### Given task:
Turn the rows below into a numbered list, skipping blank lines and leaving out the picture lines.

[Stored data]
* * *

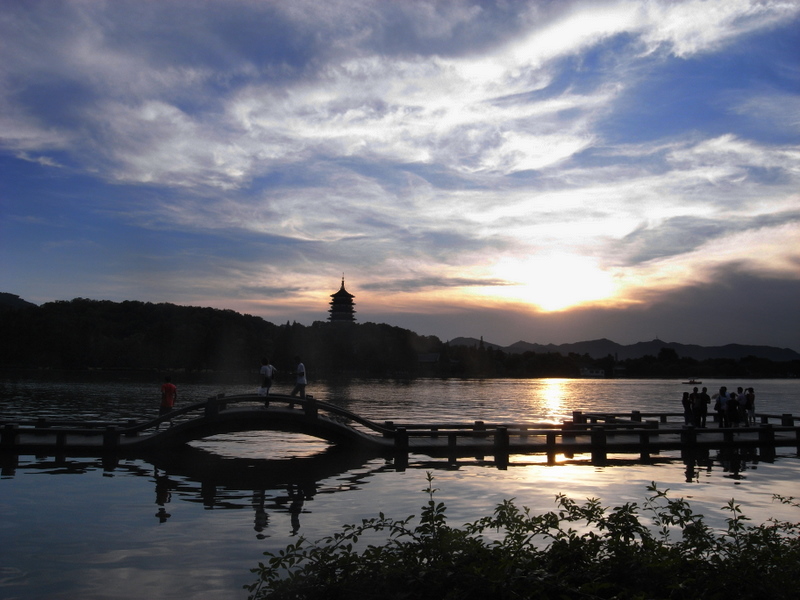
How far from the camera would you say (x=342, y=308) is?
189625 mm

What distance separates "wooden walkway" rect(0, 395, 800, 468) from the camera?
21094 millimetres

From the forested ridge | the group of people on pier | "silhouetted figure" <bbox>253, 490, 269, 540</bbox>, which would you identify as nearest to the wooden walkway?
the group of people on pier

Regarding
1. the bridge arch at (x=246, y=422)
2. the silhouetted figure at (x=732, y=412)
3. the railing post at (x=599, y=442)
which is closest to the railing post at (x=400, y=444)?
the bridge arch at (x=246, y=422)

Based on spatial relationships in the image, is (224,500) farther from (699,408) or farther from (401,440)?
(699,408)

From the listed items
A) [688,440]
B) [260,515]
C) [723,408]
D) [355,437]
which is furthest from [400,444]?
[723,408]

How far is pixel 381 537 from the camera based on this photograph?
37.0 feet

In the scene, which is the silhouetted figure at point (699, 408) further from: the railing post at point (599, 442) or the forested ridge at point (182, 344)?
the forested ridge at point (182, 344)

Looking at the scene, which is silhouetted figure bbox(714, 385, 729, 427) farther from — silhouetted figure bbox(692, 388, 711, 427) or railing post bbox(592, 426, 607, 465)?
railing post bbox(592, 426, 607, 465)

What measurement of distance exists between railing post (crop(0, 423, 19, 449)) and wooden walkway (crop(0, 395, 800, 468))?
27 mm

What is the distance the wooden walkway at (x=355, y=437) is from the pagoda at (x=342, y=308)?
540ft

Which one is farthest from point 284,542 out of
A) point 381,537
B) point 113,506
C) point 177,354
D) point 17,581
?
point 177,354

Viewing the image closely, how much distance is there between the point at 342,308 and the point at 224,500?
17526 centimetres

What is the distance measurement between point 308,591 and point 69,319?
5545 inches

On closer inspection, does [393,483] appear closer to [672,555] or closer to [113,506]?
[113,506]
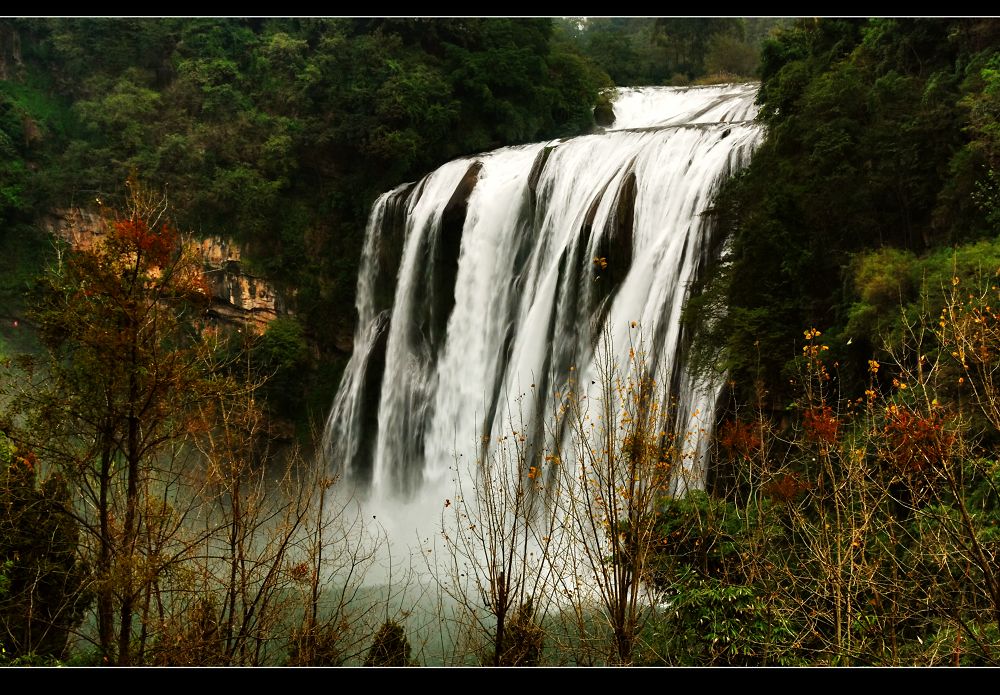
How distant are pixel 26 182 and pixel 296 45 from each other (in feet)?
26.9

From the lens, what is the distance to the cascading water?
14.0 metres

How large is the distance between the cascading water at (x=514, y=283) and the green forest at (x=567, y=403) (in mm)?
884

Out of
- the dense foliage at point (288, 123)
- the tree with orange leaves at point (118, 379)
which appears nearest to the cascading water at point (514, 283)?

* * *

### Task solution:
1. How far from the camera would you say (x=342, y=308) is?
2. 189625 mm
3. What distance separates "wooden walkway" rect(0, 395, 800, 468) from the camera?
4. 21094 millimetres
5. From the forested ridge | the group of people on pier | "silhouetted figure" <bbox>253, 490, 269, 540</bbox>, which would you identify as nearest to the wooden walkway?
6. the group of people on pier
7. Regarding
8. 1. the bridge arch at (x=246, y=422)
9. 2. the silhouetted figure at (x=732, y=412)
10. 3. the railing post at (x=599, y=442)
11. which is closest to the railing post at (x=400, y=444)?
12. the bridge arch at (x=246, y=422)
13. Based on spatial relationships in the image, is (224,500) farther from (699,408) or farther from (401,440)?
14. (699,408)
15. From the listed items
16. A) [688,440]
17. B) [260,515]
18. C) [723,408]
19. D) [355,437]
20. which is furthest from [400,444]?
21. [723,408]
22. How far is pixel 381 537 from the camera based on this photograph?
23. 37.0 feet
24. In the scene, which is the silhouetted figure at point (699, 408) further from: the railing post at point (599, 442) or the forested ridge at point (182, 344)?
25. the forested ridge at point (182, 344)
26. Looking at the scene, which is silhouetted figure bbox(714, 385, 729, 427) farther from — silhouetted figure bbox(692, 388, 711, 427) or railing post bbox(592, 426, 607, 465)?
27. railing post bbox(592, 426, 607, 465)
28. What measurement of distance exists between railing post (crop(0, 423, 19, 449)) and wooden walkway (crop(0, 395, 800, 468))?
29. 27 mm
30. What is the distance the wooden walkway at (x=355, y=437) is from the pagoda at (x=342, y=308)?
31. 540ft
32. Which one is farthest from point 284,542 out of
33. A) point 381,537
34. B) point 113,506
35. C) point 177,354
36. D) point 17,581
37. ?
38. point 177,354
39. Viewing the image closely, how much distance is there between the point at 342,308 and the point at 224,500?
40. 17526 centimetres
41. What is the distance measurement between point 308,591 and point 69,319?
42. 5545 inches
43. On closer inspection, does [393,483] appear closer to [672,555] or closer to [113,506]?
44. [113,506]
45. How distant are pixel 26 182 and pixel 296 45 from each other (in feet)?
46. 26.9
47. From the lens, what is the distance to the cascading water?
48. 14.0 metres
49. How large is the distance between the cascading water at (x=514, y=283) and the green forest at (x=567, y=403) (in mm)?
50. 884
51. Out of
52. - the dense foliage at point (288, 123)
53. - the tree with orange leaves at point (118, 379)
54. which appears nearest to the cascading water at point (514, 283)?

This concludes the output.